Qualche volta porto i miei alunni — quelli dell’ultima riforma già in ansia quando ancora era solo sulla carta e già corretta e già da riformare prima ancora di essere applicata — a visitare la grande basilica romanica di Agliate, insisto perché vedano attentamente le colonne: nessuna uguale all’altra, nessuna costruita con le stesse pietre, eppure in grado di reggere, di disegnare e indicare una strada. Ecco, come dice Eliot, ci vuole qualcuno che sia in grado di tornare a guardare anche le macerie e comprenderne il senso. Per fare questo c’è bisogno però di guardare negli occhi quei ragazzi che stanno seduti nei banchi, di ascoltare soprattutto le loro aspettative: anche se non sono, come me nell’estate del ’69, sui campi dell’oratorio, in colonia e non si chiedono se Francesca tornerà nella nuvola azzurra della macchina del prof di disegno, la domanda di senso che li abita è la stessa di allora, di sempre.
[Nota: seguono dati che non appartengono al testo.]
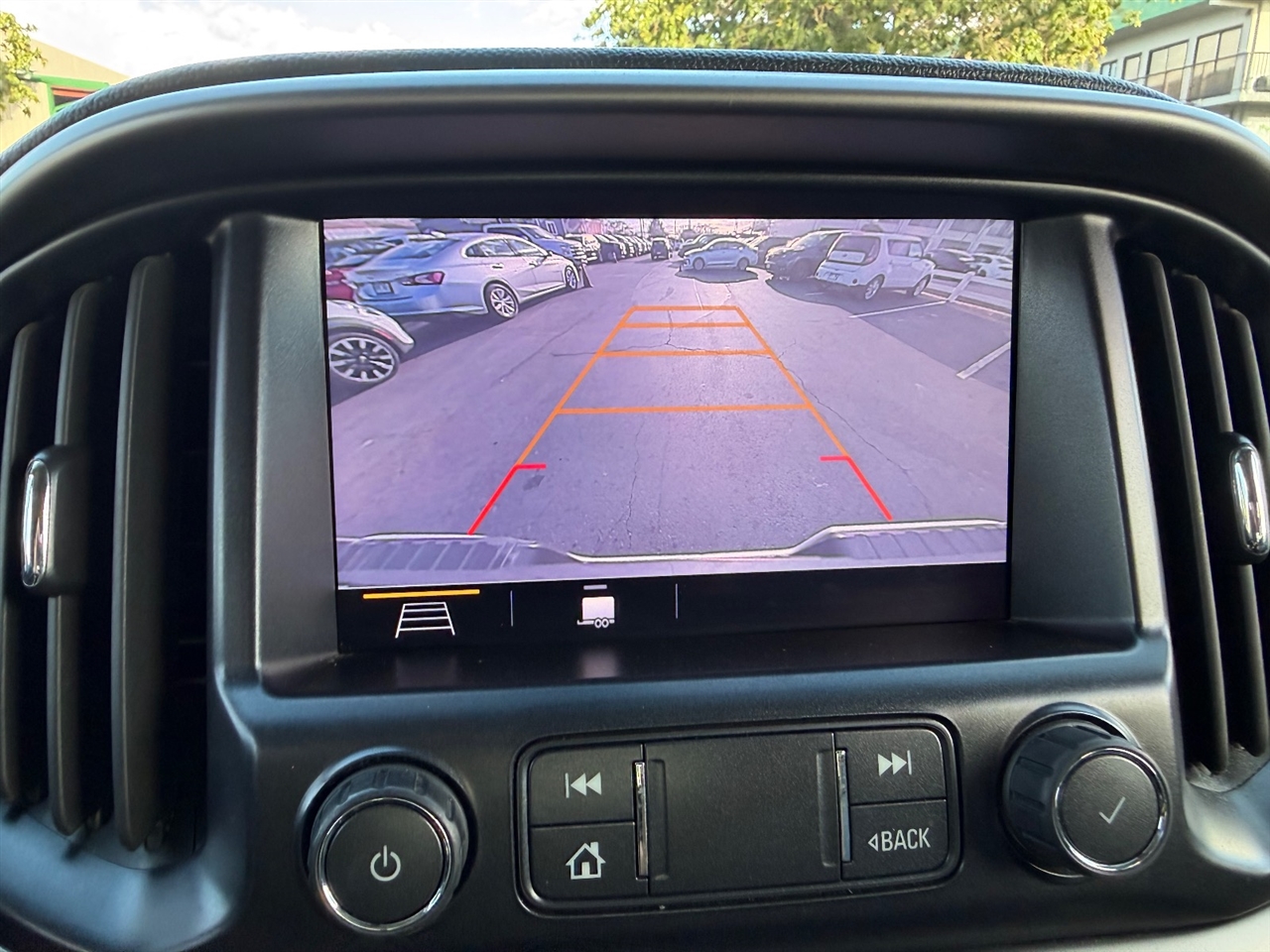 Chevrolet Colorado Z71 Crew Cab 2WD Short Box 2020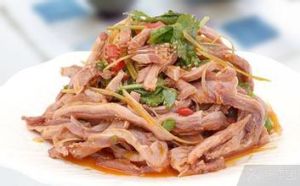 拌芥末酸菜絲 拌芥末酸菜絲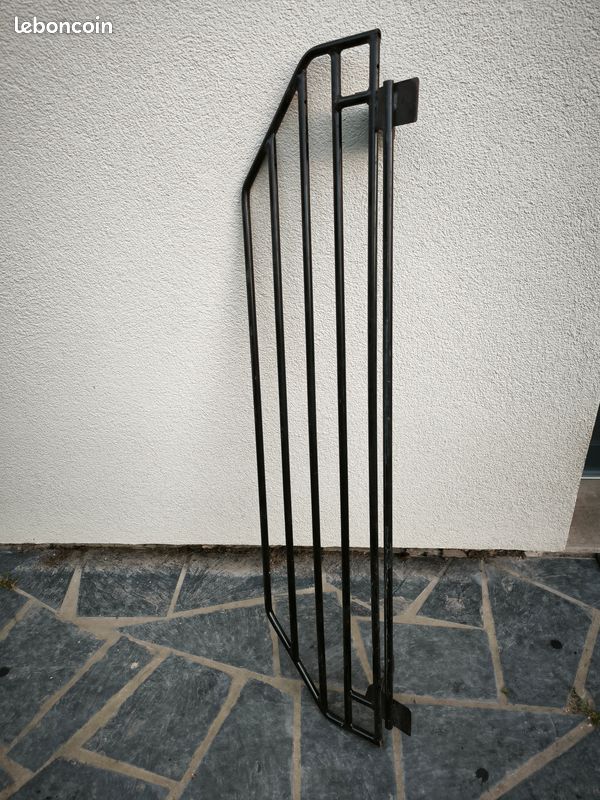 Grille de separation chien pour Dacia Duster (image 1)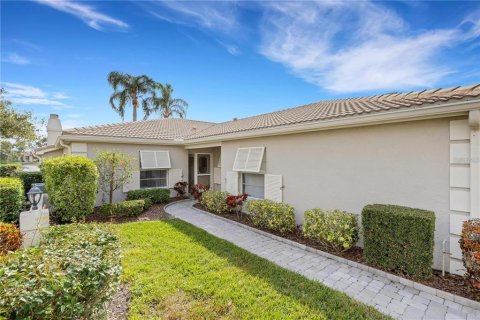 Villa ou maison à vendre à Sarasota, Floride: 3 chambres, 139.35 m2 № 2395561 - photo 2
E se qualcuno può pensare che è troppo comodo chiuderla così, che ci vogliono scelte, decisioni, ben altro che lo sguardo, insomma, per fare una riforma, risponderei che in questo consiste proprio la politica: nella capacità di indirizzo, di direzione dello sguardo. E che non serve agitarsi per fare credere che le cose cambiano o disperarsi perché le cose non mutano o lo fanno troppo in fretta. Risponderei che qualche volta conviene ascoltare i poeti.